Chandra Gopalan|57 Director, Contours India gyms
One of the few women in the ultra running community today, Gopalan was sporty in school. But after her marriage and children, her sportiness dwindled to occasional morning walks, until she moved to Bengaluru, ultimately starting her own franchise of women’s gyms across the city. “I’d occasionally run in Ulsoor which I enjoyed,” she says. On her runs, she encountered marathoners who became her friends. In 2004, on a whim, she entered her first Bengaluru half marathon – with no training. “It was a cakewalk,” she says. Gopalan realised how tough running was when she ran her first full marathon in Mumbai, 2007. “I then decided to train.” By 2008 she was averaging four marathons a year. Her first 100-km came in 2013. “Then, my trainer pushed me to try a 24-hour run. By now I’d realised that Ultra running was so much more enjoyable than marathons. Now I juggle multiple night runs, work and family but I am supremely happy. Training has made me a stronger, calmer and better person.”
Navin Thangaiah | 41, Co-founder of Tribyte, an interactive learning platform
An IIT/IIM graduate, Thangaiah took the corporate route in his early career before creating his own startup. A sports enthusiast in college, he tried out every sport except running. “In IIT, even 7-km was considered long distance!” he smiles.
Dabbling in the occasional half-marathon and hash runs, Thangaiah was drawn towards Ultra running while pacing his friend Jaggi, a veteran runner. “I was in good shape,” says Thangaiah. When Jaggi started training for the Bangalore Ultra 2009, Navin decided to join him. “I remember Honda-san, a Japanese runner going for 100-km like a Duracell bunny. I decided I must finish 75-km before Honda-san completed his 100-km, and I did – in 10.21 hours, five minutes ahead! I was so happy that I started running regularly.” In 2012, he finished his first 100-km competitive run at the Bangalore Ultra in 13 hours and 45 minutes.
Thangaiah ranks his 168-km run from Rishikesh to Uttarkashi as his toughest. “I ran 168-km out of 217-km, at 9,000 feet over undulating hills. I had a super-powered crew tracking me, but I got cramps after a break. My knees hurt, I couldn’t feel my ankles and so I ultimately had to drop out.”

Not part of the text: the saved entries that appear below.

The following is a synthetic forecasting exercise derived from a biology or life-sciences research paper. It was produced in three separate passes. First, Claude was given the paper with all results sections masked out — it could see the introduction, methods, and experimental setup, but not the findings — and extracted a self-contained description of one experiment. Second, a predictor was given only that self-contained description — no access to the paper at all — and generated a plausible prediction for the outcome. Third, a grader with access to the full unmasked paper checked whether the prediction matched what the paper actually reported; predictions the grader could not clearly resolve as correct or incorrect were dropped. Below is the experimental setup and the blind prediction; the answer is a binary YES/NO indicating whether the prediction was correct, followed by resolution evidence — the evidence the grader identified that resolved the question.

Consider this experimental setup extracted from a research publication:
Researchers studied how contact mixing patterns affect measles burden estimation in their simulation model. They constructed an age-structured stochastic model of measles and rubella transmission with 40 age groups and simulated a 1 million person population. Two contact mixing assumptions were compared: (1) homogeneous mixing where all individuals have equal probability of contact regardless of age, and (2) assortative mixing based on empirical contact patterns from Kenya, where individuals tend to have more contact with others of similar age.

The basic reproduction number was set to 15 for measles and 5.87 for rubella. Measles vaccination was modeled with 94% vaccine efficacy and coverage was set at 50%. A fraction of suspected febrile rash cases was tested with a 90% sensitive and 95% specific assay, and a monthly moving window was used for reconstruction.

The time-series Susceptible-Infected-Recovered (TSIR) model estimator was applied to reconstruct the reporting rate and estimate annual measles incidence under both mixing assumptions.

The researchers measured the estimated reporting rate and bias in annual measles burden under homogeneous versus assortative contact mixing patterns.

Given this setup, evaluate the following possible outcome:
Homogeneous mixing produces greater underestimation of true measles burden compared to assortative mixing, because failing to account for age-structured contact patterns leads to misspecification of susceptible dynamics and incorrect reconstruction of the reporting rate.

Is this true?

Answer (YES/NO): NO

His next goal is the Ultra Trail du Mont Blanc, a self-supportive run through France, Italy and Switzerland. “I am accruing points to get an entry – they take just 2,300 people every year,” he says enthusiastically.
You don’t give up on life after a setback. You get help,
push through — Dharmendra Kumar
Dharma, as he’s known, is an engineer who gave up a 9-to-5 job to start his sports management company. In 2009, he decided to try the 10K run. “It was a struggle to finish,” he recalls, “I’ve always been sporty, but running uses totally different muscles.” Loving the atmosphere of the big run, he entered the 2012 Bangalore Ultra. Kumar covered the 24- hour run in the 2013 Bangalore Ultra in 151-km and the following year at the 2014 Bangalore Ultra delivered his career-best 24-hour run at 165-km. He placed second both times. “I see Ultra running as an analogy for life,” he says, “You don’t give up on life after a setback. You get help, push through.”